Over the strong objections of environmental groups, the Senate confirmed Scott Pruitt to lead the Environmental Protection Agency on Friday, giving President Donald Trump an eager partner to fulfill his campaign pledge to increase the use of planet-warming fossil fuels.
Pruitt was sworn in later Friday by Supreme Court Justice Samuel Alito.
In six years as Oklahoma’s attorney general, Pruitt filed 14 lawsuits challenging EPA regulations that included limits on carbon emissions from coal-fired power plants.

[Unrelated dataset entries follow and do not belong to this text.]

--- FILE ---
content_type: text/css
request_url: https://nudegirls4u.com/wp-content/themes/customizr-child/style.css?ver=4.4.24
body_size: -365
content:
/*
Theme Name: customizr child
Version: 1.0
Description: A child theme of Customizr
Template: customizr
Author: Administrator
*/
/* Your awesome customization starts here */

He also sued over the EPA’s recent expansion of water bodies regulated under the Clean Water Act, a federal measure opposed by industries that would be forced to clean up polluted wastewater.
Pruitt submitted his resignation as attorney general to Oklahoma Gov. Mary Fallin on Friday.
Pruitt’s supporters cheered his confirmation, hailing the 48-year-old Republican lawyer as the ideal pick to roll back environmental regulations they say are a drag on the nation’s economy.
“EPA has made life hard for families all across America,” said Sen. John Barrasso, R-Wyo., chairman of the Senate Environment and Public Works Committee. “The agency has issued punishing regulations that caused many hardworking Americans to lose their jobs. Mr. Pruitt will bring much needed change.”
The vote was 52-46 as Republican leaders used their party’s narrow Senate majority to push Pruitt’s confirmation despite calls from top Democrats to delay the vote until requested emails are released next week.
Sen. Susan Collins of Maine was the lone Republican vote against Pruitt. Two Democrats from states with economies heavily dependent on fossil fuels crossed party lines to support President Trump’s pick, Sens. Joe Manchin of West Virginia and Heidi Heitkamp of North Dakota.
Pruitt’s nomination was vigorously opposed by environmental groups and hundreds of current and former EPA employees, who fear he will preside over massive budget and staff cuts.
“The biologists, scientists, lab technicians, engineers and other civil servants who work at the EPA must be able to do their jobs without political interference or fear of retribution,” said J. David Cox Sr., president of the American Federation of Government Employees, a labor union representing more than 9,000 EPA employees.
Democrats boycotted a committee vote on Pruitt’s nomination last month, citing his refusal to hand over thousands of emails that he exchanged with oil and gas executives. As part of a public records lawsuit, a state judge in Oklahoma on Thursday concluded there was no legal justification for Pruitt’s withholding his correspondence for the past two years. She ordered him to release most of the emails by next week.
Environmental groups have already begun hiring additional lawyers to stymie as much of Pruitt’s agenda as possible in court.
“Scott Pruitt is the worst pick ever confirmed to lead the EPA,” said Rhea Suh, president of the Natural Resources Defense Council. “We’ll use every tool in the kit to stop him from harming our air and water, endangering our communities and surrendering our kids to climate catastrophe.”